I honestly did not get the sense that anyone in the pro-Israel lobby is eager for this resolution to pass; just that they did not feel motivated to burn themselves by helping to kill it.
In fact, this resolution carried in committee at least once before — in 2007 — and it carried because seven out of eight Jews on committee voted for it. (The single Jew who voted against was Robert Wexler of Florida, who was a friend of the Turkish lobby.)
So if the Jewish members favored the "genocide" label in the past, why did I choose to make a news item of yesterday’s vote? Because there was a subtle — but significant — difference this time. Last time, the chairman of the panel, the late Tom Lantos of California, did not sponsor the bill — but he ended up voting for it, after agonizing about it in his opening remarks. So too did the other six Jews who voted to call the massacres a genocide. And some of them explicitly agonized because of Turkey’s good relations (at least then) with Israel. "This has been tough for me," Gary Ackerman of New York said then. Eliot Engel of New York voted "with a heavy heart."
This time, Lantos’ successor as chairman, Howard Berman of California, did not dither at all and, in fact, co-sponsored the bill.

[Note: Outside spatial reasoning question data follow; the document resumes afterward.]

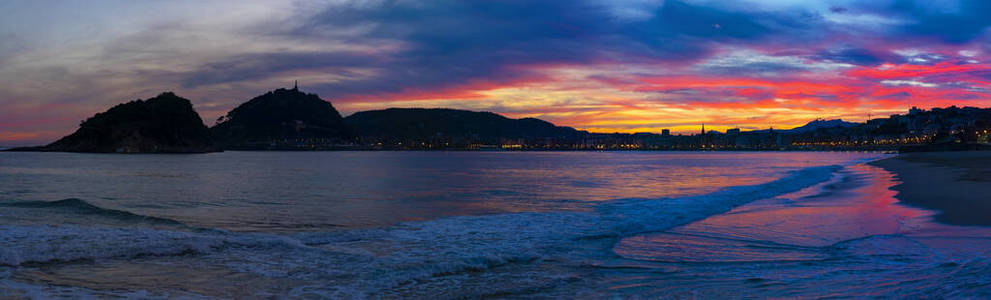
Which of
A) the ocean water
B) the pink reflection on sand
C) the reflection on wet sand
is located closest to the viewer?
the reflection on wet sand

And despite his urgings, it passed by a much tighter margin than in 2007: 23-22 yesterday as opposed to 27-21 in 2007. (It never reached the full House in that session.) This year, Wexler’s out of Congress, and all seven Jews on the panel were in the "aye" column.
So what does this really tell us about the Israel lobby? It says, first of all, that its frontline — Congress’ Jewish members (and please, this is not unusual, Hispanic groups look to Hispanic members as their frontline, etc.) — will at times defy the lobby’s wishes. They did so in 2007, when pro-Israel groups lobbied very, very hard against the resolution. That they felt freer to vote in favor yesterday is significant, but the bigger picture underscores that they are not the lobby’s pawns.

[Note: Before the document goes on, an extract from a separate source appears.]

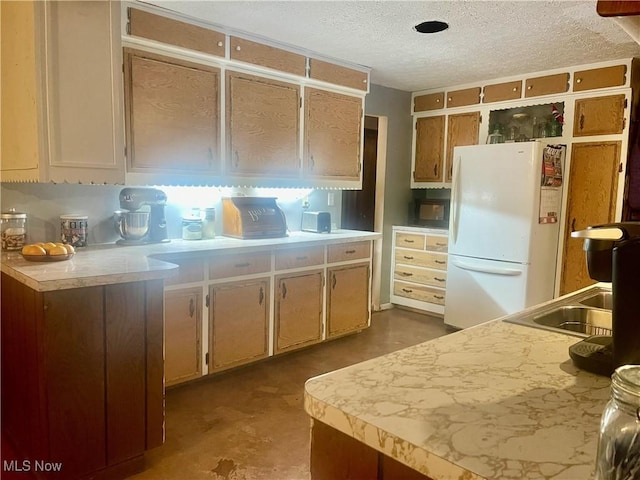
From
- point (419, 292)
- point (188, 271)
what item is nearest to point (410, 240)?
point (419, 292)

It also means that lobbies align themselves with existing interests. Previous defeats of the bill — whether in committee, or by keeping the resolution from reaching the House floor — were not the Israel lobby’s alone. As M.J. notes, the Obama administration, like its predecessors, lobbied hard against the bill. Notably, Republicans on the committee who are seen as stalwarts of the pro-Israel lobby voted nay both times, including Ileana Ros-Lehtinen of Florida and Mike Pence of Indiana, and presumably for the same reason: They have close ties to the Pentagon, which, because of Turkey’s NATO membership, does not want it to pass.

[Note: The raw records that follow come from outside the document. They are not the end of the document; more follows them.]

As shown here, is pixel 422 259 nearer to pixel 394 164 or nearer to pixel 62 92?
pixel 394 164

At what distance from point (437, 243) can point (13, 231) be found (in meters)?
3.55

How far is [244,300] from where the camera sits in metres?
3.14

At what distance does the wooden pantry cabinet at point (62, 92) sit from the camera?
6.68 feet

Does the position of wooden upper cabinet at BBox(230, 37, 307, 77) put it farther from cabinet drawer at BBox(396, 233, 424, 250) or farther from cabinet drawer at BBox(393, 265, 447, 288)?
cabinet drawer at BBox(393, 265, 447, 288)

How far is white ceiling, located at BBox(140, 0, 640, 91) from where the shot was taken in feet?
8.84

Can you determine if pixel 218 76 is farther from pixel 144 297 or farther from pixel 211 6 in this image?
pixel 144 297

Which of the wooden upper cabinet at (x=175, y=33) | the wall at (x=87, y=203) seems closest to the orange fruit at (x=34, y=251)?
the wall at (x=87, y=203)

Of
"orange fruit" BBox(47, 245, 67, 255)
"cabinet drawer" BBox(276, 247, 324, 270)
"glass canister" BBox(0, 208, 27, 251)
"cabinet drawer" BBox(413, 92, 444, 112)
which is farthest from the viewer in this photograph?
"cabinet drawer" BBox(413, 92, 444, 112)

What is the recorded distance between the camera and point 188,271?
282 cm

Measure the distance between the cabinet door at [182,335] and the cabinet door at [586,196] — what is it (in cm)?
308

It also means that there are other, competing, lobbies. Adam Schiff of California, the perennial sponsor of this resolution, happens to be Jewish — and also happens to represent an Armenian-heavy constituency in California. Berman is and Lantos was, not coincidentally, also Californians.
But finally, it means that American foreign policy — and this is something we wonks forget — is driven, perhaps to a greater degree than in any other country, by conscience. By moral choice.
I’m not saying yesterday’s vote is the correct moral choice. The doctrine of "realism" in foreign policy implies legitimate moral choices of self-interest — and this vote may not be in Amerca’s self-interest. And I don’t know whether the resolution will go farther than the committee — Nancy Pelosi, the House speaker, kept it from the House floor in 2007, and may do so again.
But there’s no question what recent Jewish theory teaches out about the Armenian genocide: That it was, indeed, a genocide. In 1986, I took Yad Vashem’s 3-week intensive study course on the Shoah, and I’ll never forget what Yehuda Bauer — the preeminent Shoah scholar — taught us: The Armenian genocide was the Holocaust’s "cousin if not its brother." What persuaded him, he said, was evidence that the Ottomans looked to physicians to facilitate the massacres — a precursor of the science the Germans used to speed up their genocide just decades later.
Yesterday’s vote might not have been in U.S. interests, according to a "realist" foreign policy read. It probably was not in Israel’s interests, despite the recent coolness between Israel and Turkey. (Notably, one Israeli voice who has consistently defied his country’s "realist" approach and advocated for recognizing the Armenian genocide as such is Yossi Sarid — also a father of the peace movement.)
American support for Israel has never had a purely "realist," or self-interested, cast — and via Goldblog, Walter Russell Mead at the American Interest makes this case better than I ever could. The support has been, mostly, a moral choice, whatever you make of the morality.
And whatever one makes of the wisdom of the vote yesterday — or in 2007 — I remember feeling immensely moved as seven Jewish members voted not in the "realist" interests of the State Department or the Pentagon or of Israel; but in the interests of never again denying that a genocide occurred.